The New Work Champion blog post series
We are following this curiosity with a series of blog posts:
- We share the insights from a feedback survey and in-depth interviews that we conducted with our Champions over the last four years about their challenges when planning a Book Sprint.
- We learn more about the characteristics of innovators and intrapreneurs in other areas from three practitioners and researchers of intrapreneurship.
- We look at the strategies that innovators and intrapreneurs typically employ to face the challenges in their organisations.
- Finally, we write up the results from a survey that we conduct with a wider group of people who identify as innovators, intrapreneurs and New Work Champions.
New Work in legacy organisations
The label “New Work” summarises work cultures and innovative methods, such as Book Sprints, that build on collaboration, level hierarchies, meaningful engagement, shared ownership, digital tools, and facilitation techniques (for the original coining of the term New Work, see Frithjof Bergmann).
For us at Book Sprints Limited, these methods have been our operating mode since the company was founded eight years ago. We have an unfair advantage: The Book Sprints team is small, young, and globally distributed, and has been making use of digital tools, collaboration methods and facilitation from the get-go. As many other “New Work natives”, we mostly work with institutions with legacy structures — where amazing people do amazing work! — that take a long time to innovate.

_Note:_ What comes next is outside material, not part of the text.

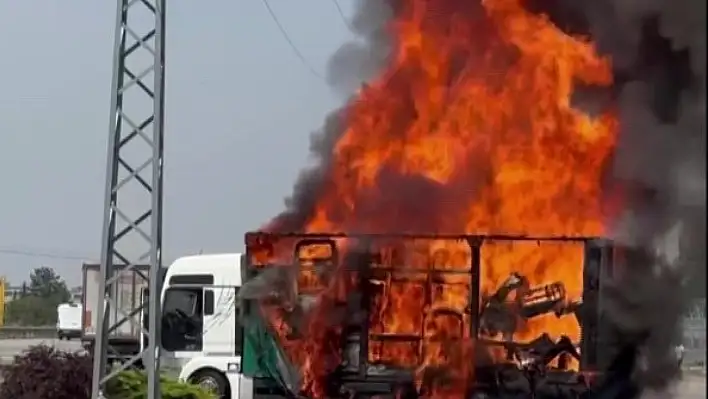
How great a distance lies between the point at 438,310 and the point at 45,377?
6.29m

One solution for these organisations is to bring in an external service to implement a new method. Our team provides services to the increasing demand for fast content creation. We do so by designing and implementing new facilitation techniques, fostering collaboration among teams, and using digital design and production tools.
It takes a Champion
Almost anyone bringing new methods into existing organisations faces many uphill struggles. This is also true for a Champion seeking to organise a Book Sprint. The job of the organiser is a huge one. By the time we start a Book Sprint, the organiser has already been on a journey to convince their management and ten to fifteen experts to spend five days together — on the sheer promise of making a book! We know that our method works, but for a first-time Book Sprinter it takes a lot of trust. Defining the framework for the book and finding the right people to write it; securing the budget and logistics… the list goes on. There is a lot of pressure to succeed, especially on the person who initiated the project, and not always a lot of recognition when they do. Once the method is tested and proven within an organisation, it gets much easier to make it part of an organisation’s toolbox.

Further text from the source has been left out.